Jason Steffen, an assistant professor of physics and astronomy at UNLV, discusses the ways in which exoplanet research have shaken up the theoretical models.

Newswise — Humans have long wondered if there are planetary systems like our own orbiting distant stars; how those planets compare to Earth's familiar siblings; and if the conditions on them might show that reality is far grander than fiction. Well, we didn't have to look very far to find some of the most bizarre, extreme, and unexpected blobs of gas and rock imaginable.

Beginning with the earliest discovery of a planetary system orbiting the spinning corpse of a dead star and subsequent discoveries of Jupiter-sized planets that nearly graze the surface of their stellar host; puff-ball planets with the density of Styrofoam; blazing hot planets that are being vaporized by intense radiation; close planet pairs whose orbits practically lie on top of each other; and planets orbiting multiple stars at once, exoplanet discoveries have challenged our understanding of how we once thought planetary systems formed and evolved.

That kind of challenge is at the very heart of modern science. Scientists learn the most when new data breaks the prevailing theory. Sometimes the theory breaks in a small way, and a small correction or addition is all that is needed to bring agreement between the data and the model. Sometimes, the break is more fundamental and requires a large-scale overhaul in how we understand our universe.
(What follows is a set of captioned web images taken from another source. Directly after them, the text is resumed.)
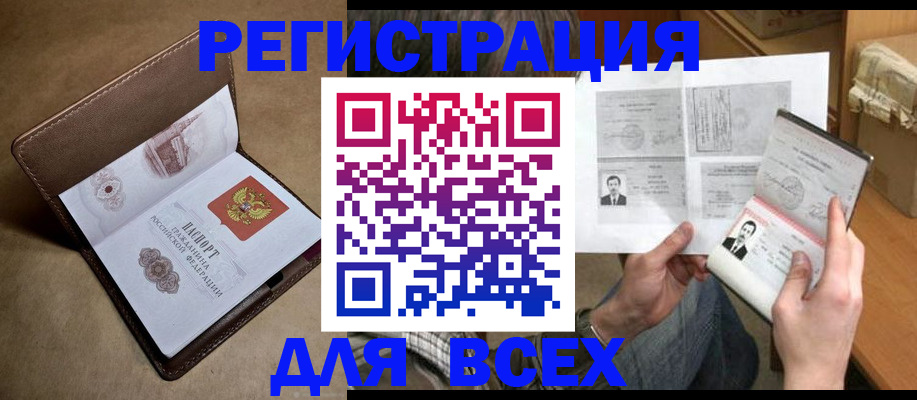 временная регистрация поиск в Новокуйбышевске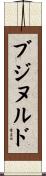 ブジヌルド Scroll
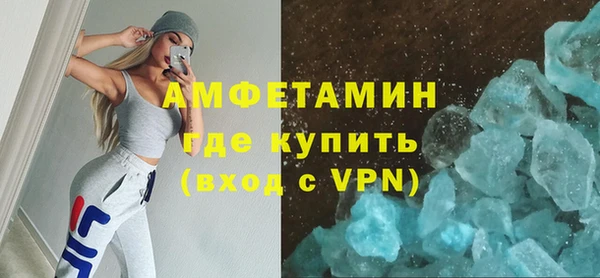 мет Навашино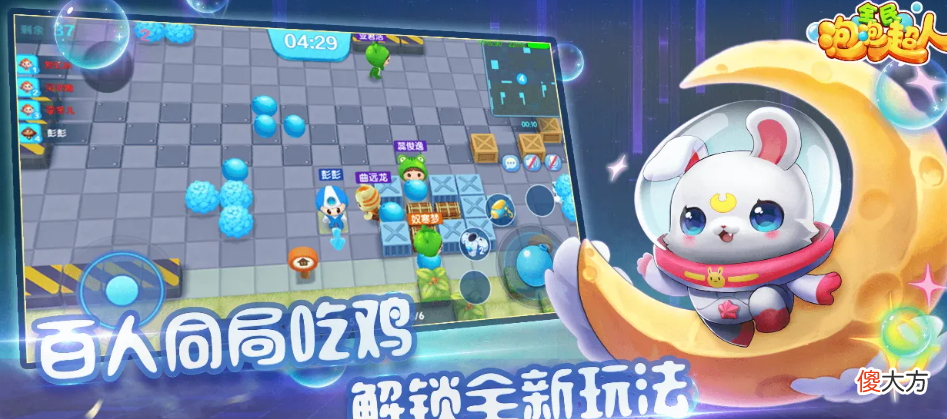 【游戏迷】真香预警，《全民泡泡超人》公测，终于在手机上玩到了炸弹人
For example, from the solar system, we would expect to find gas giant planets like Jupiter and Saturn far from the sun where volatile material (like water or methane) condense into ices. However, the first exoplanets discovered orbiting a sun-like star were gas giants like Jupiter whose orbits are 10 times closer to their star than Mercury is to the sun. Their surface temperatures would be thousands of degrees. Using our solar system as a guide, these planets shouldn't exist at all.
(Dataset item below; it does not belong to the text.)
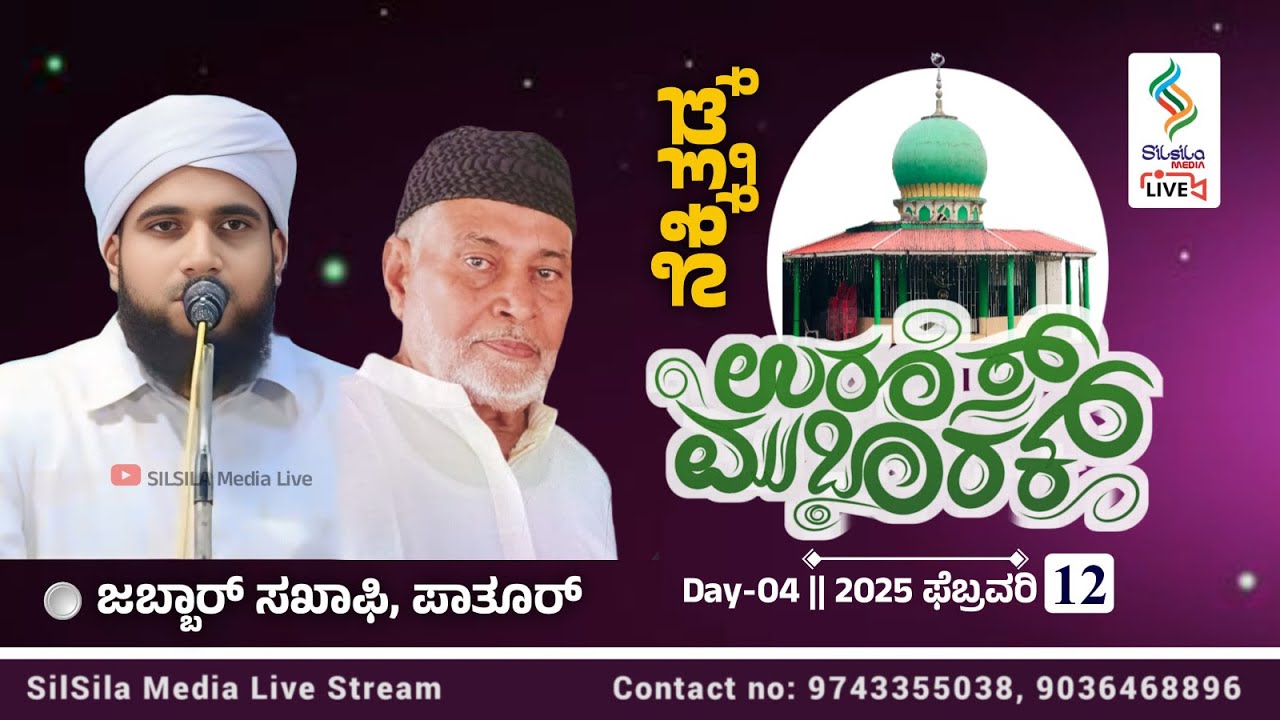 NEKKITHADKA UROOS MUBARAK-2024 | Sayid Hameed Thangal Mardala , Jabbar Saquafi Pathoor | 12-2-2025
When it comes to the formation of the solar system, and our understanding of how it evolved, our theory has done a remarkable job of explaining what we observe about the planets, their moons, and the groups of asteroids and comets. We now know of several thousand planets outside of the solar system. However, only a small handful of them look like what we would have expected.

The last two decades have been a free-for-all of discovery. New planet detections didn't need to use large instruments or large surveys. You could find a new planet using a small camera mounted on a tripod. New discoveries have poured in so rapidly that it has been a struggle to grapple with all of the data. Now, with data from NASA's Kepler mission (the premier instrument for anyone researching expolanets) and other existing and planned surveys, we can be more systematic in our approach to understanding how planetary systems are built.

Some of our advances in understanding come from the detailed study of individual systems. Some advances come from understanding collections of systems as a statistical sample. Either way, we undoubtedly will learn much about ourselves and our origins as we characterize the variety of planetary systems that nature produces, and update our theories to incorporate that new information.